*** EXTRACT PROVIDED

He further commented that "some delay in effectuating a deportation order may be unavoidable. But indeterminate administrative detention is a very different thing". In considering whether there was a clear legislative mandate for administrative detention of an unacceptable duration, Madgwick J construed the Migration Act in the light of Australia's international obligations, including article 9 of the ICCPR.

Madgwick J gives some guidance as to what will be a "reasonable prospect of the deportation order being effected within a reasonable time". This must be considered in all the circumstances and a "commonsense appreciation of practicalities" should be brought to bear. One relevant matter will be "justified expectation, based on past dealings with a proposed deportee's country of nationality, about reasonably prompt effectuation of the deportation". Subsection (8) of section 253 requires a "real chance of a reasonably imminent deportation, as distinct from a merely theoretical or insubstantial possibility of a deportation or a deportation that can only occur at some time far into the future". Further, subsection (9) is an "active source of the Minister's power to prevent injustice". The likelihood of indeterminate detention is an important matter affecting the merits of a decision to make a deportation order.

The Federal Court has considered this issue in a series of cases concerning Mr Vo, one of the present complainants. In Vo v Minister for Immigration and Multicultural Affairs [1998] FCA 1632, Lindgren J refused an application for release from detention. His Honour said that Mr Vo would be unlikely to present himself for deportation if released but "there may come a time when, and there may be circumstances in which, it would not be a sustainable exercise of discretion to keep Mr Vo in detention any longer".

In Vo v Minister for Immigration and Multicultural Affairs [1999] FCA 1845 Tamberlin J considered a further challenge to decisions to continue to detain Mr Vo under section 253 of the Migration Act. His Honour found that the decision maker had taken into account the length of the detention (then 13 months) and that the decision not to release Mr Vo was not "unreasonable" in the Wednesbury sense. His Honour thought the reasonableness of the decision was supported by the evidence presented to him at the hearing about the ongoing negotiations with the Vietnamese Government which "makes it clear that the negotiations for issue of the travel documents to enable the deportation to be implemented will probably be finalised within the next few months". His Honour thought that "the likely outcome will be the deportation of the applicant within the next few months as a result of the strenuous efforts and determined policy of the Australian Government to have the applicant deported" and that the evidence indicated that "a decision is expected to be taken by the Vietnamese authorities by mid-February 2000".

******

**TASK TO CARRY OUT**
In the extract on immigration detention, what supported the reasonableness of the decision not to release Mr Vo, according to Tamberlin J? Answer in one to three sentences. Rely only on the extract on immigration detention.

*** DATA EXTRACT

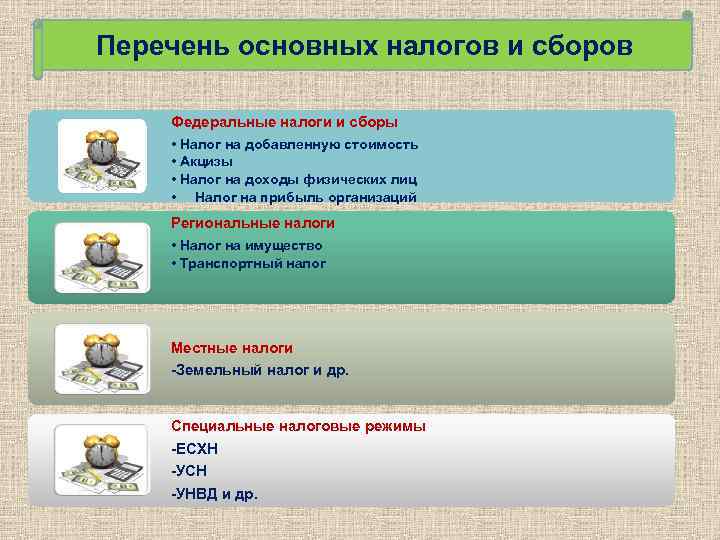 Перечень основных налогов и сборов

Федеральные налоги и сборы
• Налог на добавленную стоимость
• Акцизы
• Налог на доходы физических лиц
• Налог на прибыль организаций

Региональные налоги
• Налог на имущество
• Транспортный налог

Местные налоги
-Земельный налог и др.

Специальные налоговые режимы
-ЕСХН
-УСН
-УНВД и др.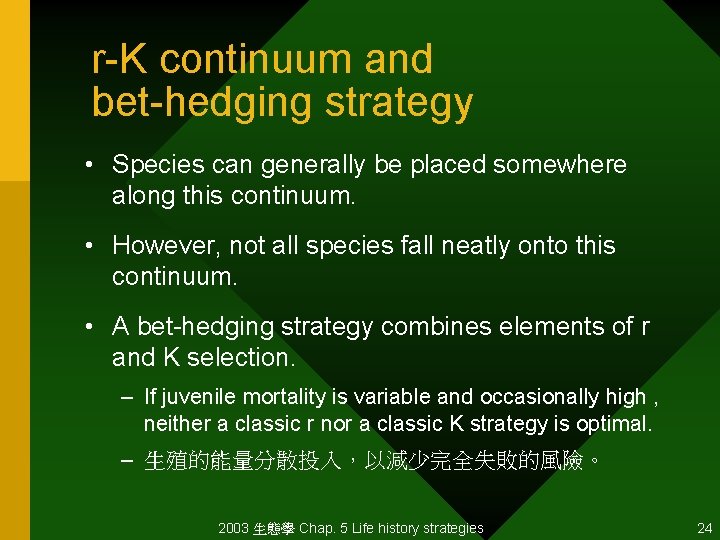 r-K continuum and bet-hedging strategy

• Species can generally be placed somewhere along this continuum.

• However, not all species fall neatly onto this continuum.

• A bet-hedging strategy combines elements of r and K selection.

– If juvenile mortality is variable and occasionally high , neither a classic r nor a classic K strategy is optimal.

– 生殖的能量分散投入，以減少完全失敗的風險。

2003 生態學 Chap. 5 Life history strategies

24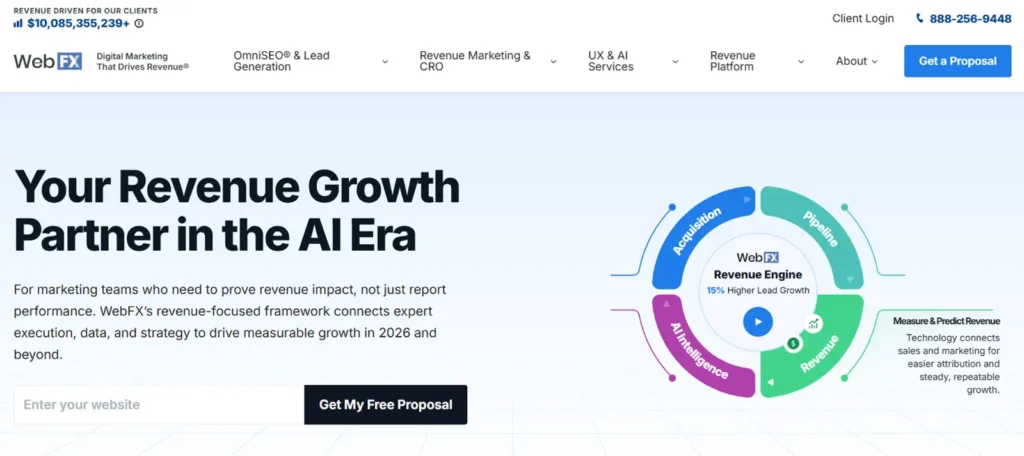 REVENUE DRIVEN FOR OUR CLIENTS
$10,085,355,239+

Client Login 888-256-9448

WebFX Digital Marketing That Drives Revenue®

OmniSEO® & Lead Generation
Revenue Marketing & CRO
UX & AI Services
Revenue Platform
About
Get a Proposal

Your Revenue Growth Partner in the AI Era

For marketing teams who need to prove revenue impact, not just report performance. WebFX's revenue-focused framework connects expert execution, data, and strategy to drive measurable growth in 2026 and beyond.

Enter your website
Get My Free Proposal

Acquisition
Pipeline
AI Intelligence
Revenue
WebFX
Revenue Engine
15% Higher Lead Growth

Measure & Predict Revenue
Technology connects sales and marketing for easier attribution and steady, repeatable growth.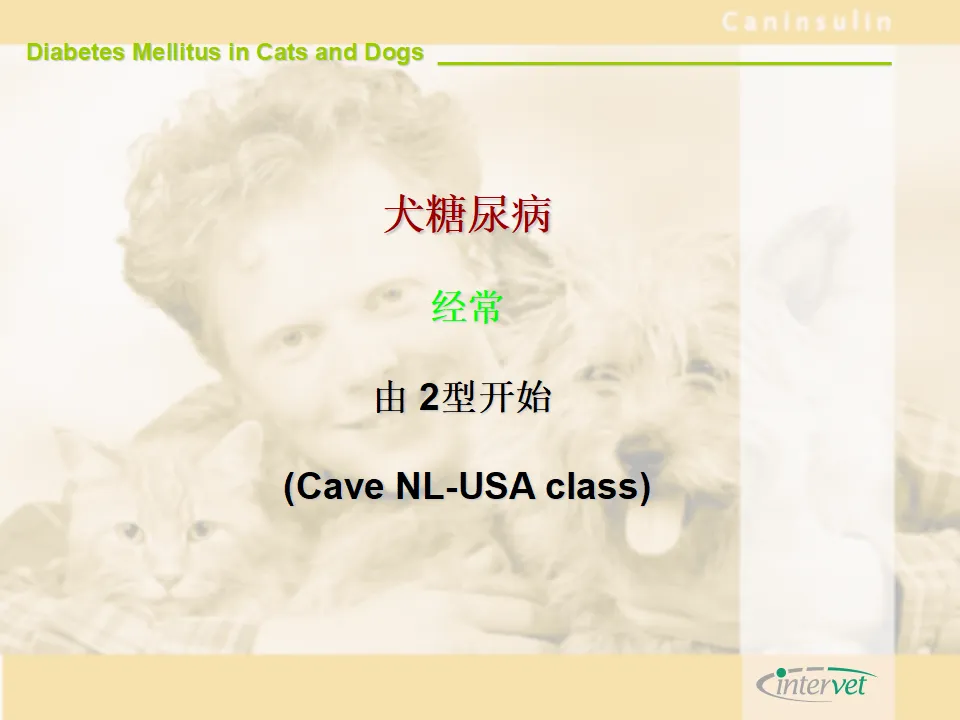 Caninsulin

Diabetes Mellitus in Cats and Dogs

犬糖尿病

经常

由 2型开始

(Cave NL-USA class)

intervet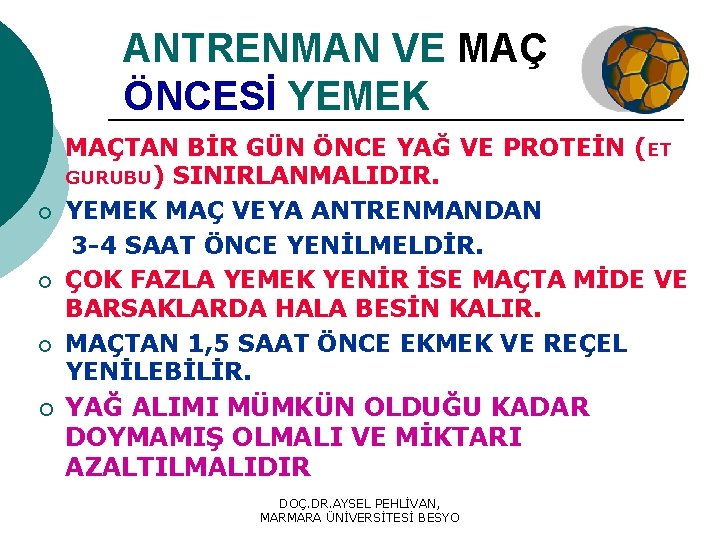 ANTRENMAN VE MAÇ ÖNCESİ YEMEK

MAÇTAN BİR GÜN ÖNCE YAĞ VE PROTEİN (ET GURUBU) SINIRLANMALIDIR.

YEMEK MAÇ VEYA ANTRENMANDAN 3-4 SAAT ÖNCE YENİLMELDİR.

ÇOK FAZLA YEMEK YENİR İSE MAÇTA MİDE VE BARSAKLARDA HALA BESİN KALIR.

MAÇTAN 1,5 SAAT ÖNCE EKMEK VE REÇEL YENİLEBİLİR.

YAĞ ALIMI MÜMKÜN OLDUĞU KADAR DOYMAMIŞ OLMALI VE MİKTARI AZALTILMALIDIR

DOÇ.DR.AYSEL PEHLİVAN, MARMARA ÜNİVERSİTESİ BESYO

******

**EXERCISE ANSWER**
Tamberlin J relied on hearing evidence about ongoing negotiations with the Vietnamese Government. That evidence showed that the negotiations over travel documents for the deportation would probably be finalized within a few months. It also showed that the Vietnamese authorities were expected to decide by mid-February 2000.